Inquirer Editorial: North Philly voters should put their needs above party loyalty
Warring Democrats in North Philadelphia's 197th Legislative District are so busy fighting one another they couldn't get a qualified candidate on the ballot in time for Tuesday's special election to fill the seat.
Warring Democrats in North Philadelphia's 197th Legislative District are so busy fighting one another they couldn't get a qualified candidate on the ballot in time for Tuesday's special election to fill the seat.
But residents of the struggling community are used to being taken for granted. Their last two representatives left in disgrace. J.P. Miranda pleaded guilty in a ghost-employee scam in 2015. He was replaced by Leslie Acosta, who last year pleaded guilty to a federal embezzlement charge.
Acosta managed to keep her secret plea quiet until the Inquirer reported it. That didn't entice the Republican Party into running a candidate against her. Neither did the Democratic Party get Acosta to step aside, so she ran unopposed in the general election. Acosta finally resigned in December, setting up the special election. She tried to pick her would-be successor, Frederick Ramirez, but a judge tossed him off the ballot because he didn't live in the district.
In fact, the only candidate on the ballot is Republican Lucinda Little, 48, of Feltonville. Quite a few write-in campaigns are also being run, but the most credible is by West Kensington antipoverty activist Cheri Honkala, 53, whose Green Party missed the filing deadline.
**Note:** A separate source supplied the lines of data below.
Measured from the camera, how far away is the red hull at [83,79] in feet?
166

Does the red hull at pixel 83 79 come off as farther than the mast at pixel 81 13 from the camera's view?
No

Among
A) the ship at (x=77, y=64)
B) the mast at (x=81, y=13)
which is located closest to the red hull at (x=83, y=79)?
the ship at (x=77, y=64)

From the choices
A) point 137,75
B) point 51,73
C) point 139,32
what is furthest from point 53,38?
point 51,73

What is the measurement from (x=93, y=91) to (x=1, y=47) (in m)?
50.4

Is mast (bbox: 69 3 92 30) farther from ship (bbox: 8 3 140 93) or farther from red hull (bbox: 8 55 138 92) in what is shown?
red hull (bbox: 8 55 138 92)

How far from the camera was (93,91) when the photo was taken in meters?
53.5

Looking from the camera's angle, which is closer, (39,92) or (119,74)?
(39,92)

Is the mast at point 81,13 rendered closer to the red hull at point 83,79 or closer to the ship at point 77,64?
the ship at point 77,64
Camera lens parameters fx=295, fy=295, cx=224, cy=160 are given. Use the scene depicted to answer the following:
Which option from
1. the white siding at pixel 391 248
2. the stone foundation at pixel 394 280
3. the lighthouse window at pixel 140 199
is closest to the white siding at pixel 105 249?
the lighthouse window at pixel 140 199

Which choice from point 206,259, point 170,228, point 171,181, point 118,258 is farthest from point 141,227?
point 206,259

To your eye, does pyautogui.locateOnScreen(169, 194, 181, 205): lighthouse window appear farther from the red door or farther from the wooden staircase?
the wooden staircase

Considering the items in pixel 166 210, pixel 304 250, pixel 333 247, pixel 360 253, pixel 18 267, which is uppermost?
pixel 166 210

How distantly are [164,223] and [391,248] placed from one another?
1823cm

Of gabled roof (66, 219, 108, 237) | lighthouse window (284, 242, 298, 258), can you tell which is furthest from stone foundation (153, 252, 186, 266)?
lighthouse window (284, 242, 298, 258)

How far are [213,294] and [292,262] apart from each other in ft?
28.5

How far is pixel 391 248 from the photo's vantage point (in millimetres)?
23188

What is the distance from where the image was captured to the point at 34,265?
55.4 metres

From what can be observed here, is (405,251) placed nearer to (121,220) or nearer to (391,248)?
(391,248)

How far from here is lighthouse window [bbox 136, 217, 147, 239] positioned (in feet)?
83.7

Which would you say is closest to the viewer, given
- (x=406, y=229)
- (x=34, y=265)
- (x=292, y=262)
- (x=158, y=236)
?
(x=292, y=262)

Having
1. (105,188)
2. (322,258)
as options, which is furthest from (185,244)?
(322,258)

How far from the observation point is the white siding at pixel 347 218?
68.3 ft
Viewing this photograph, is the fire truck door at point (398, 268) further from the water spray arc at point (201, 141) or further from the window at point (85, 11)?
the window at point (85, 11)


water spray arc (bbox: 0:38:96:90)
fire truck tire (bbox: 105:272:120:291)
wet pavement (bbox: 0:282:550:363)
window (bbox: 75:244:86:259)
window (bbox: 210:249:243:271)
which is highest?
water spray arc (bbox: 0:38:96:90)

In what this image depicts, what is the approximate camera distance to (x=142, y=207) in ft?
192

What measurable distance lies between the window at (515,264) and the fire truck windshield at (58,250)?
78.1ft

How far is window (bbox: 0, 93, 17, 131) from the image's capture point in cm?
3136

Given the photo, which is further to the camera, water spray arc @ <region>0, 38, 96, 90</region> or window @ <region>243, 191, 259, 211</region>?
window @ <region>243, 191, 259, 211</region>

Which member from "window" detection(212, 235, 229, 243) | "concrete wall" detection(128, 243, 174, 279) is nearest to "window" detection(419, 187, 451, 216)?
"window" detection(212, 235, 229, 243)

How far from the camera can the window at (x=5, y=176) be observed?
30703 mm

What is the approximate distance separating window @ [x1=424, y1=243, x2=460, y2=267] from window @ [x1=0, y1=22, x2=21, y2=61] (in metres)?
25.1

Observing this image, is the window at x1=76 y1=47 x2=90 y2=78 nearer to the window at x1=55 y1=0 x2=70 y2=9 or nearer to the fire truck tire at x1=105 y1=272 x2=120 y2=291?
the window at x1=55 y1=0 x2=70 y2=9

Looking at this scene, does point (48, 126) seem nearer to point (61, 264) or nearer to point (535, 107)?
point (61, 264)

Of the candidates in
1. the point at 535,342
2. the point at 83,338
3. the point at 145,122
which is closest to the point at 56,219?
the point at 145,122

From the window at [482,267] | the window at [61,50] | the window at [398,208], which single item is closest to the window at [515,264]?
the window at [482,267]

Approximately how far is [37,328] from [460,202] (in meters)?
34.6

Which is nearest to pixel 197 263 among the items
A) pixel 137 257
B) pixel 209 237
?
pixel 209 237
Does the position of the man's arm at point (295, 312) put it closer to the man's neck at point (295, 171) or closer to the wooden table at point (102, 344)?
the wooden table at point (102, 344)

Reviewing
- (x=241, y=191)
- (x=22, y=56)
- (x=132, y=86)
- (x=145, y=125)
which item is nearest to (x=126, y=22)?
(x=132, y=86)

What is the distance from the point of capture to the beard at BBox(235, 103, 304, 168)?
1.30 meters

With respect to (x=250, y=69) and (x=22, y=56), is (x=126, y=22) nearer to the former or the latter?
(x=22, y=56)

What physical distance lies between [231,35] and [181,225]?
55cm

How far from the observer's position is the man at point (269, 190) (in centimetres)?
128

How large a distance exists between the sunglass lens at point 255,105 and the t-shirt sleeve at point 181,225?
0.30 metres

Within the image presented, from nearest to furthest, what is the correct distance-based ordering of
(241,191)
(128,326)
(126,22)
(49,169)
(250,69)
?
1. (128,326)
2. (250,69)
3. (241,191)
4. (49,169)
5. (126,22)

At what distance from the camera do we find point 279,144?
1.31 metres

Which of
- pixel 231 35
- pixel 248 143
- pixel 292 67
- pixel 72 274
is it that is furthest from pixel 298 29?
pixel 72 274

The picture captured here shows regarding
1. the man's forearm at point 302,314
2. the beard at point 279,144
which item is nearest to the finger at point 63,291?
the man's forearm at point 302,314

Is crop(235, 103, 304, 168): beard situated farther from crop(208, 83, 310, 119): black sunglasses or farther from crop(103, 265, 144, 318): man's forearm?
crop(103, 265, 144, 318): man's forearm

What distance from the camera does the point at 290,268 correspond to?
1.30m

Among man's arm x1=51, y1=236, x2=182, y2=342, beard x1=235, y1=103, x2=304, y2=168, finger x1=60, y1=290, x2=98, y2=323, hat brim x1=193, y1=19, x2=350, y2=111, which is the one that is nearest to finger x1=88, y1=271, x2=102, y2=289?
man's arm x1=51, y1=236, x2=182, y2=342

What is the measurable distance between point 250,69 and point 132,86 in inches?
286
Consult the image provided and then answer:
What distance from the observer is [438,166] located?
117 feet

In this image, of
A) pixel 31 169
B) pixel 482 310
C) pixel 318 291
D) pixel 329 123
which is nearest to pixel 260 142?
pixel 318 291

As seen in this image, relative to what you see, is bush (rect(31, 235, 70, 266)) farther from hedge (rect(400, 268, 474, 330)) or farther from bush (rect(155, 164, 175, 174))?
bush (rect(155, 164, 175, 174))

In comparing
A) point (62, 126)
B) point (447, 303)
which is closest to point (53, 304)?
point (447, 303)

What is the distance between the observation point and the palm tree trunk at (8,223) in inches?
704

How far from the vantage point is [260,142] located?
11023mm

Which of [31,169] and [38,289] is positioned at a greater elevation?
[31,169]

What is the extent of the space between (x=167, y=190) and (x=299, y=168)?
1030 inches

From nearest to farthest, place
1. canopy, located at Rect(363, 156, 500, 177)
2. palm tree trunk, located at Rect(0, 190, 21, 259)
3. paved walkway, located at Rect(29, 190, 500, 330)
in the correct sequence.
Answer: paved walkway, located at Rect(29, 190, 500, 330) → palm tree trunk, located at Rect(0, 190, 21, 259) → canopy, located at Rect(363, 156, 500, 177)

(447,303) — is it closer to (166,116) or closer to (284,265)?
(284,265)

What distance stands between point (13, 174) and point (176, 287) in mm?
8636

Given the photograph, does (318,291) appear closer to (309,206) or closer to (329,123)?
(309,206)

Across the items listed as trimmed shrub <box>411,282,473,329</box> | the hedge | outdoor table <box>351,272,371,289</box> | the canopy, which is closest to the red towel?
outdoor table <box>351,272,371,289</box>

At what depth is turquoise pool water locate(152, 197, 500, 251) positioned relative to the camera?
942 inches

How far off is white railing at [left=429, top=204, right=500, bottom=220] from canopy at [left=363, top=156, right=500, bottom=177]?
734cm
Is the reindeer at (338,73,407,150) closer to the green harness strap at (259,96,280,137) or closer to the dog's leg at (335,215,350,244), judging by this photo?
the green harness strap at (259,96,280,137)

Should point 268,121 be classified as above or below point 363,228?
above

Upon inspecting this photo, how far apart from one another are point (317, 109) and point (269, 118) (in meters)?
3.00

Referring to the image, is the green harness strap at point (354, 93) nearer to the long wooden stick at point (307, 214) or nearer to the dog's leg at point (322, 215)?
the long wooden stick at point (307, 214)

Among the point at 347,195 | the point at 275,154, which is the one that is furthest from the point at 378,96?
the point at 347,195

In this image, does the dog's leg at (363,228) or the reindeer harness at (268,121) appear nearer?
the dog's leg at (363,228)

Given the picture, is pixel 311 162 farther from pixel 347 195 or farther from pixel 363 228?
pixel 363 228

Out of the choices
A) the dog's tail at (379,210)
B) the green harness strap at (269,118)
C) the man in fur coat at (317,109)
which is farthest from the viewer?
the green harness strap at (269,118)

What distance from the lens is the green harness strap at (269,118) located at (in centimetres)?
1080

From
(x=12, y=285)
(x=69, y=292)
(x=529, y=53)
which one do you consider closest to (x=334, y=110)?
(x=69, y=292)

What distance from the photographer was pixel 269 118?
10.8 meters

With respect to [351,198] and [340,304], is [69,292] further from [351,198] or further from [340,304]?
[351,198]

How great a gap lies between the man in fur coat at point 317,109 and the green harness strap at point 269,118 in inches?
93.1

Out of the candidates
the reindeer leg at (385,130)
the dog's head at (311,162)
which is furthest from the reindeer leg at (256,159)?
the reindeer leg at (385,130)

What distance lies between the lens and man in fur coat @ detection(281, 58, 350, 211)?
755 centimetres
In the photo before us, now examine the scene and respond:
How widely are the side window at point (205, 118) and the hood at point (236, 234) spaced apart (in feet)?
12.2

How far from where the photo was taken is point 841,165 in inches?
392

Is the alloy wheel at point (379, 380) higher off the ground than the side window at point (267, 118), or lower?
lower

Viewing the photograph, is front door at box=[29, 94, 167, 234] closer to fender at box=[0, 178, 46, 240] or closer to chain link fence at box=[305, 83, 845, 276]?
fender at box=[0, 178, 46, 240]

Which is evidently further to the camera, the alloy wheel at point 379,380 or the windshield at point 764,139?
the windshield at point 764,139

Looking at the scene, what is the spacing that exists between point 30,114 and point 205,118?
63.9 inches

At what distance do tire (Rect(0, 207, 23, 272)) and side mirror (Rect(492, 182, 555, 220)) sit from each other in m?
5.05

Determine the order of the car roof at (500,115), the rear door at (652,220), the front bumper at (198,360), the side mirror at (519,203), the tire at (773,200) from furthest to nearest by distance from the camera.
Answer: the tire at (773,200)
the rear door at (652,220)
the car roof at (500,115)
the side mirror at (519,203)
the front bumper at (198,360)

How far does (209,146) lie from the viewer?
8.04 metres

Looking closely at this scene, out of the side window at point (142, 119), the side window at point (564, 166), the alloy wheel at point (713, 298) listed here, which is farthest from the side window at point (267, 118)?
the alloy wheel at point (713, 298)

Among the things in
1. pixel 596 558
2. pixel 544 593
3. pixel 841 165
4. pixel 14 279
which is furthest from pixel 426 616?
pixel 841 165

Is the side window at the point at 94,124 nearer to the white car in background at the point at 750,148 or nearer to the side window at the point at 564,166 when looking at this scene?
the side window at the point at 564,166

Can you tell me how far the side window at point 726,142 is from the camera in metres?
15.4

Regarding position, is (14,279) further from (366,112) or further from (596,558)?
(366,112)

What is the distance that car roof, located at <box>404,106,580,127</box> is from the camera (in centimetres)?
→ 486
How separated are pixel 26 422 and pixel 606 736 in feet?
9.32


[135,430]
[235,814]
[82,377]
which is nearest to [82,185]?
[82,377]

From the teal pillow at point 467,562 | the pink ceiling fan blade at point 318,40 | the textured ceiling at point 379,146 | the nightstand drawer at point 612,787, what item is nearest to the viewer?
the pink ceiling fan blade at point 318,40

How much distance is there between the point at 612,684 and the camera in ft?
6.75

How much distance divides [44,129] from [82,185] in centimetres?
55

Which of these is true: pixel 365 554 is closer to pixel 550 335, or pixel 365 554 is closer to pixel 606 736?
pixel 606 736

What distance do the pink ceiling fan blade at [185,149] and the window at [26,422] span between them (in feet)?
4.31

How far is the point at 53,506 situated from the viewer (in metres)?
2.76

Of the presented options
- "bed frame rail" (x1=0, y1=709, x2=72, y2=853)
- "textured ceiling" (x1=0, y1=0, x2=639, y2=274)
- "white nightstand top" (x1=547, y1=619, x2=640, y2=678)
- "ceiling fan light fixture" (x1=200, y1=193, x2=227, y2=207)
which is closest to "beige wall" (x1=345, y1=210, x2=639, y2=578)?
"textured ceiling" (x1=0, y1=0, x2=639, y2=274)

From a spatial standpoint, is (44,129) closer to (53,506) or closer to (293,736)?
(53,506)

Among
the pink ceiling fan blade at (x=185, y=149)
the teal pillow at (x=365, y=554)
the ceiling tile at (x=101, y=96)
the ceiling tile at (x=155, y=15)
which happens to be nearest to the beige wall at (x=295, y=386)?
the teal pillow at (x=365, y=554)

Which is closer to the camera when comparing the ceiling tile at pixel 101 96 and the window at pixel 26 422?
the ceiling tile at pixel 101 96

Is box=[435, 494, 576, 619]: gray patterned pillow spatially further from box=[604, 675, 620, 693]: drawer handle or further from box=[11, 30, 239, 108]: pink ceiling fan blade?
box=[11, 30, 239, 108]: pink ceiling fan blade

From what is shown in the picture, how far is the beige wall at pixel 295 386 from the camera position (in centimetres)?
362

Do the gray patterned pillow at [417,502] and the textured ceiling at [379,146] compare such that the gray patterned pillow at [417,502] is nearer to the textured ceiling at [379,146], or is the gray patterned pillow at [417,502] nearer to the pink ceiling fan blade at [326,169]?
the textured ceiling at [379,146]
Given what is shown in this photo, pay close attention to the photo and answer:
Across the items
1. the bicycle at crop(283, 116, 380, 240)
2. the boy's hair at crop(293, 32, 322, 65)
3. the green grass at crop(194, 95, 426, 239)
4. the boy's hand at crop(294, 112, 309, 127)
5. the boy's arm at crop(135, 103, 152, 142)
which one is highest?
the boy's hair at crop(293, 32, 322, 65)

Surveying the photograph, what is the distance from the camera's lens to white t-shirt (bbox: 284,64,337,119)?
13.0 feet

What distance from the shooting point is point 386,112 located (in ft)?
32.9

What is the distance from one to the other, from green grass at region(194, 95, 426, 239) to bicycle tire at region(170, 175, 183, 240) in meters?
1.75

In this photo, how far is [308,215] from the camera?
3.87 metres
In a joint interview with the Inquirer Editorial Board, neither Honkala nor Little seemed to have a firm grasp of a legislator's job. But Little better articulated the office's requirements and potential. One of the district's fewer than 1,000 white voters, Little said she wants to meet with other residents to hear their concerns. The district is mostly Latino and African American.
Little expressed her willingness to act independently of her Republican colleagues, if elected, by voting to raise school funding, increase the minimum wage, and oppose a bill that would punish Philadelphia for acting as a sanctuary city by not rounding up undocumented immigrants accused of crimes.
If Little wins, her tenure may be brief. Democrats hold an 85 percent registration edge and could easily win in 2018. But Little would have time to prove herself and show long-neglected constituents what real representation can do for them. The Inquirer recommends Little to 197th District voters.
In doing that, some acknowledgment of Honkala's record of fighting for the city's most vulnerable residents should be made. She has made it a personal mission to find housing for the homeless, often putting them in her van and transporting them to temporary shelter. But Honkala's disdain for working within the system, any system, would likely make her a poor legislator.
Not just the 197th District, but the city in its entirety needs more effective representation than it gets in Harrisburg. It's not enough that Honkala would be a reliable vote for the Democratic side of the legislature. Philadelphia needs more than a predictable vote. It needs legislators who can be effective advocates for the city.
The election of a Republican in the 197th District, even if the Democrats paved the way for it, could be celebrated as an occasion when voters put their needs above party affiliation. Wouldn't it be great if the city and its suburbs used the event as the spark to form a bipartisan caucus that makes it impossible for Harrisburg to shortchange the state's biggest economic contributor?